Jawab:
Sebelum melaksanakan pembagian harta waris, terlebih dahulu memetakan harta pribadi isteri [almarhumah] dan harta
bersama. Menurut Kompilasi Hukum Islam pasal 85, 86 dan 87 ditegasnya adanya harta bersama dalam perkawinan itu tidak
menutup kemugkinan adanya harta milik masing-masing suami atau isteri.

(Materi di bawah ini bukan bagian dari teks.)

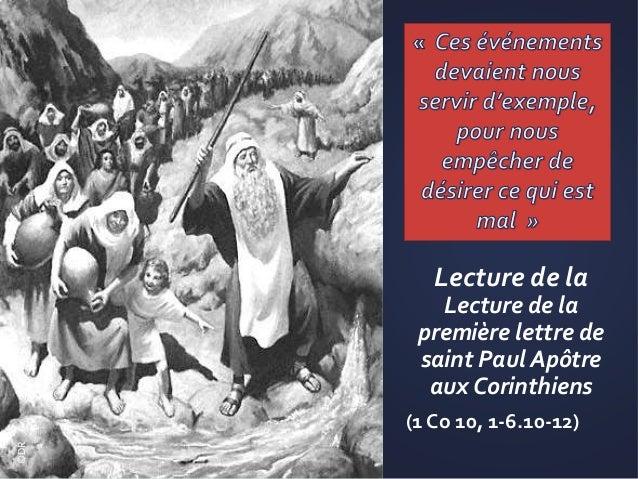 Lecture de la Lecture de la première lettre de saint Paul Apôtre aux Corinthiens (1 Co 10, 1-6.10-12) ©DR
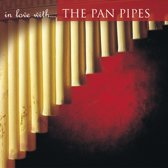 In Love with the Pan Pipes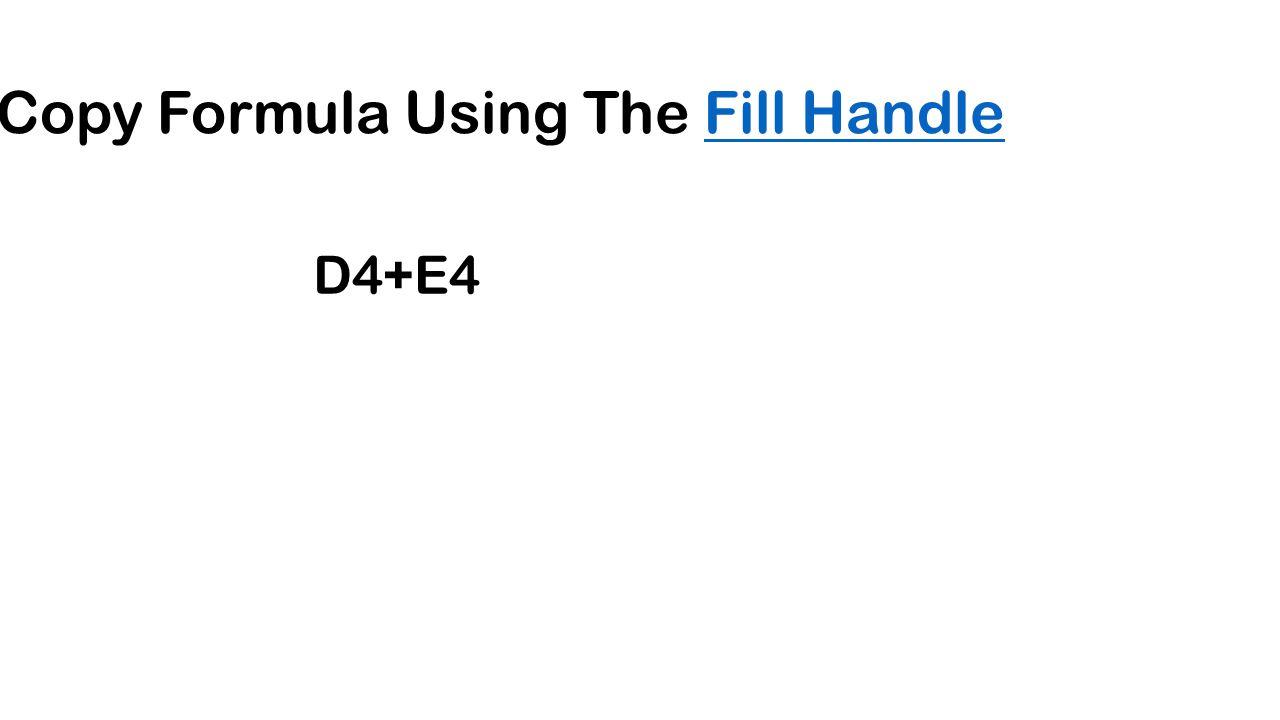 Copy Formula Using The Fill HandleFill Handle D4+E4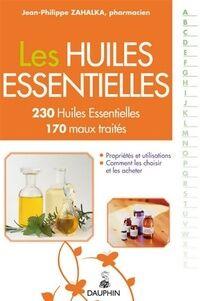 Les huiles essentielles. 230 huiles essentielles, 170 maux traités - Jean-Philippe Zahalka - Livre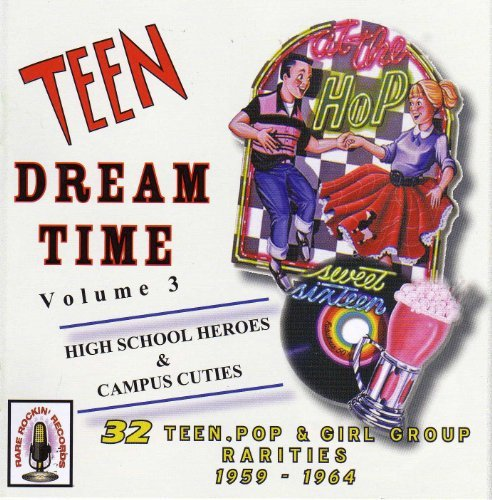 Teen Dream Time Vol. 3 Teen Dream Time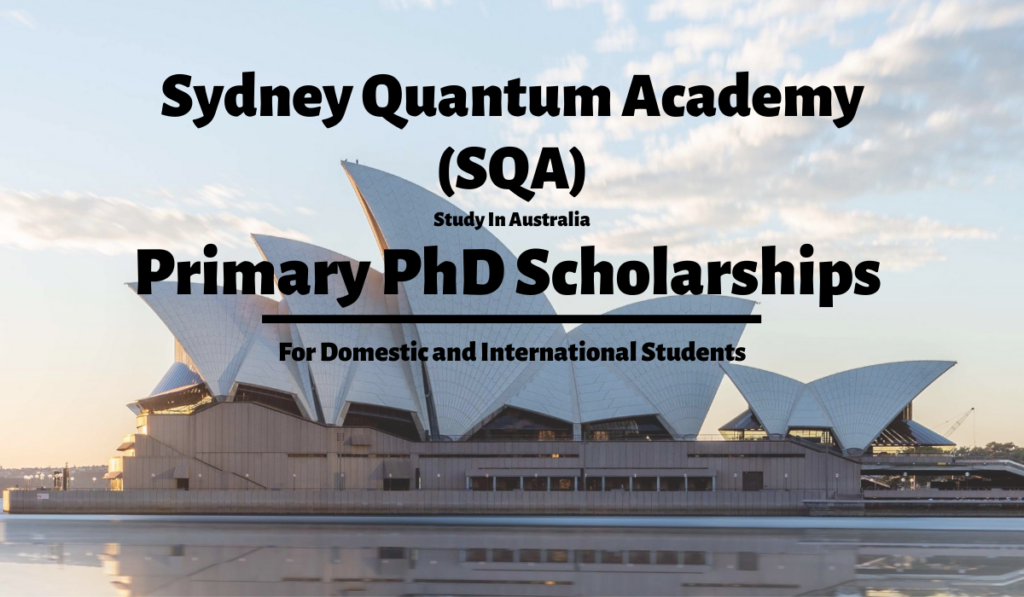Sydney Quantum Academy Primary PhD Positionsin Australia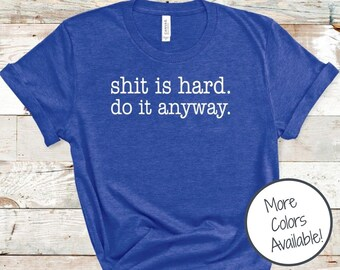 Shit is Hard. Do It Anyway t-shirt | Motivational Gift for friend | Sarcastic and Funny shirt for women | Shirts with Words | Wild Liberty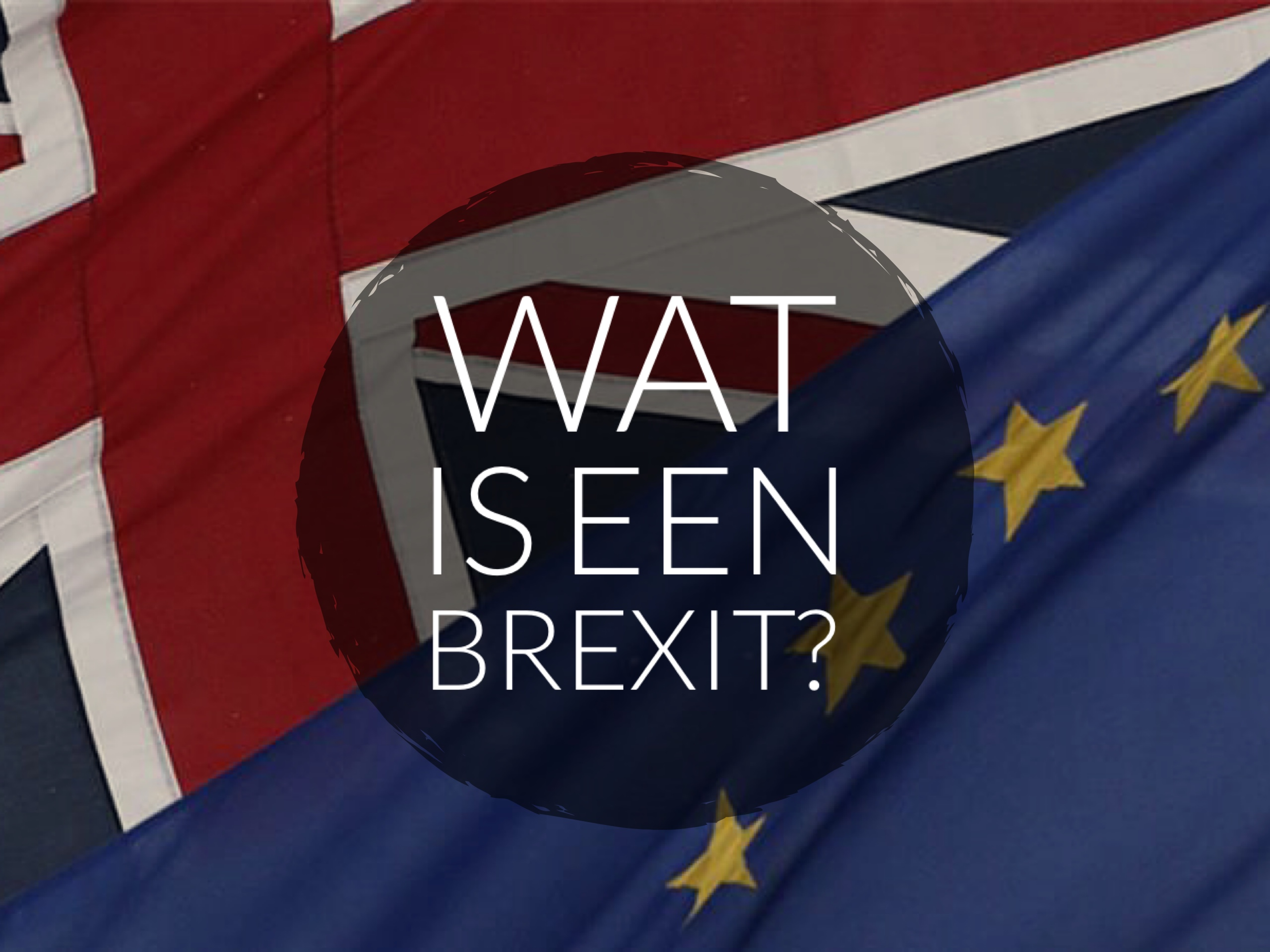 Wat is de Brexit?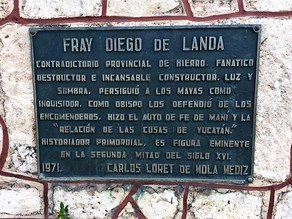 Diego de Landa: From Monasteries to Roundabouts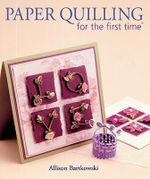 Paper Quilling For The First Time : The Ancient Japanese Art of Paper-Folding - Alli Bartkowski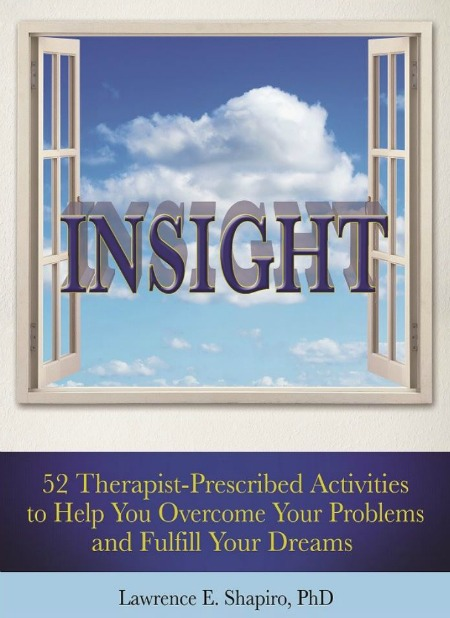 INSIGHT: 52 Therapist-Prescribed Activities To Help You Overcome Your Problems and Fulfill Your Dreams.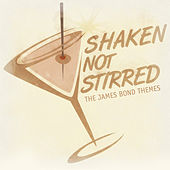 Shaken Not Stirred - The James Bond Themes by Various Artists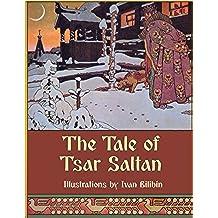 The Tale of Tsar Saltan (Illustrated) (English Edition)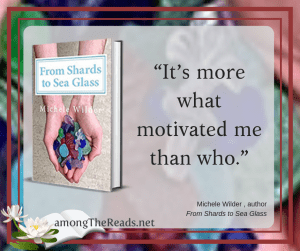 Michele Wilder Interview – Author of From Shards to Sea Glass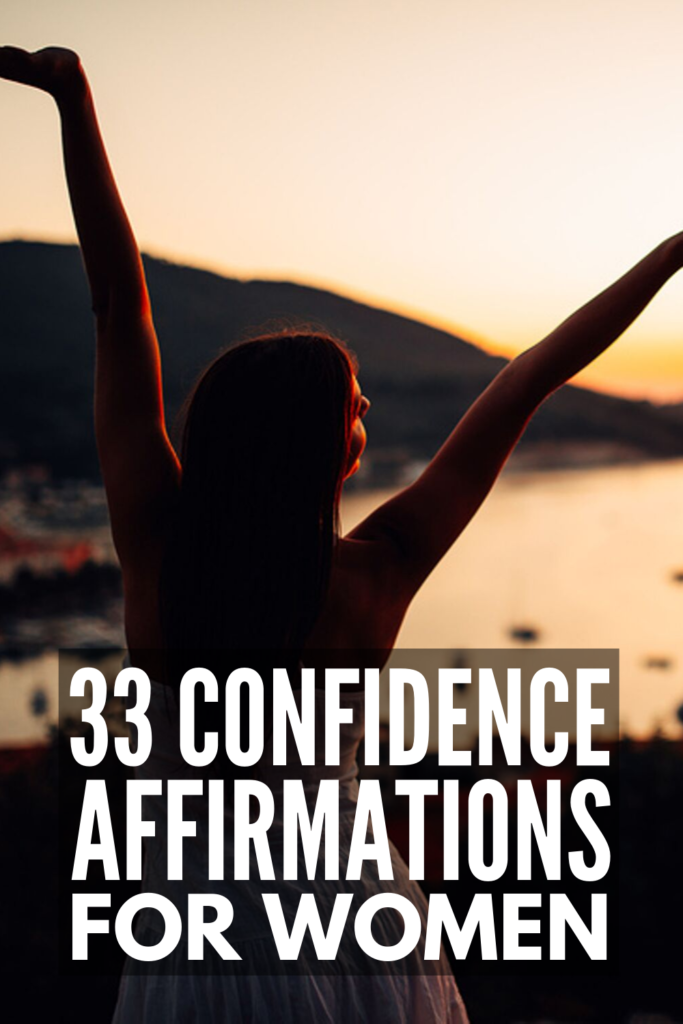 33 Confidence Affirmations for Women | Do you suffer from low self-esteem? Do you struggle with self-confidence at work and in your relationships? Are you looking for a mantra you can use to shut down self-sabotaging thoughts and negative feelings you have about yourself so you can love yourself and live your best life? We're sharing 33 positive affirmations for women to help you love and accept yourself, flaws and all! #confidenceaffirmations #positiveaffirmations #selfconfidence #selfesteem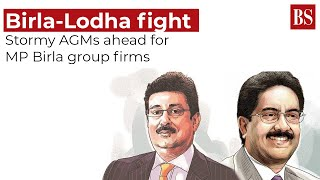 Birla-Lodha fight: Stormy AGMs ahead for MP Birla group firms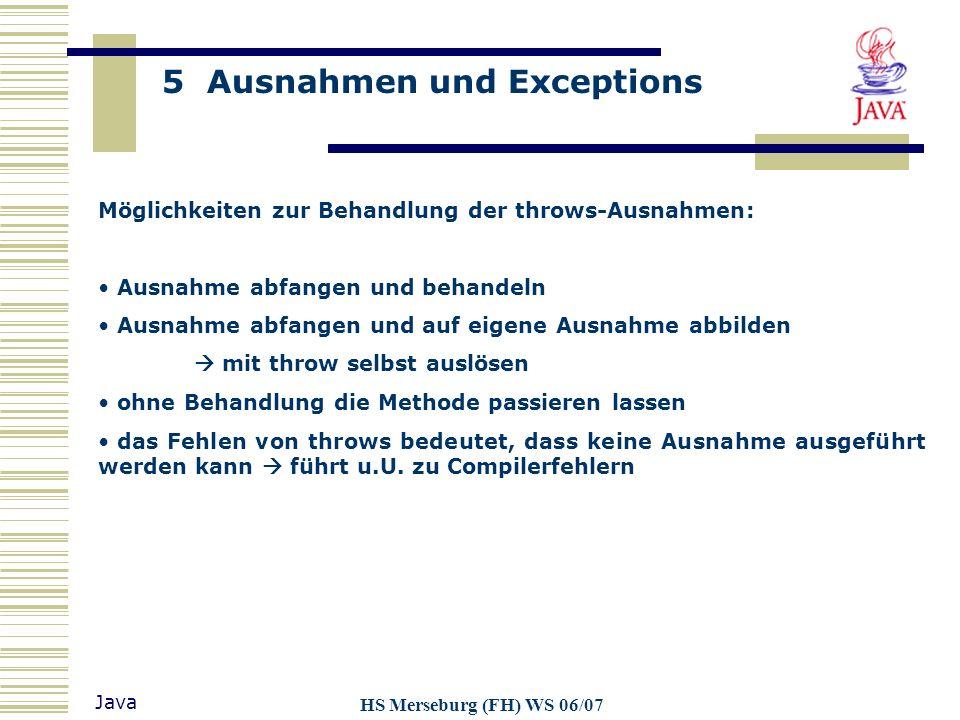 Möglichkeiten zur Behandlung der throws-Ausnahmen: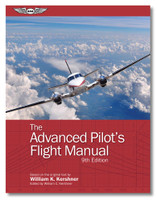 The Advanced Pilot's Flight Manual - eBundle - New 9th Edition (ASA-FM-ADV-9-2X)-SkySupplyUSA ISBN: 9781644250143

Pada Pasal 86 : ayat (1) dijelaskan bahwa pada
dasarnya tidak ada percampuran antara harta suami dan harta isteri karena perkawinan. Dimana harta isteri tetap menjadi hak isteri
dan dikuasai penuh olehnya, demikian juga harta suami tetap menjadi hak suami dan dikuasai penuh olehnya. Adapun kategori
harta masing-masing meliputi harta bawaan, warisan orang tua masing-masing, dan hibah. Adapun harta bersama atau syirkan
adalah harta yang diperoleh baik sendiri-sendiri atau bersama suami-istri selama dalam ikatan perkawinan berlangsung dan
selanjutnya disebut harta bersama, tanpa mempersoalkan terdaftar atas nama siapapun.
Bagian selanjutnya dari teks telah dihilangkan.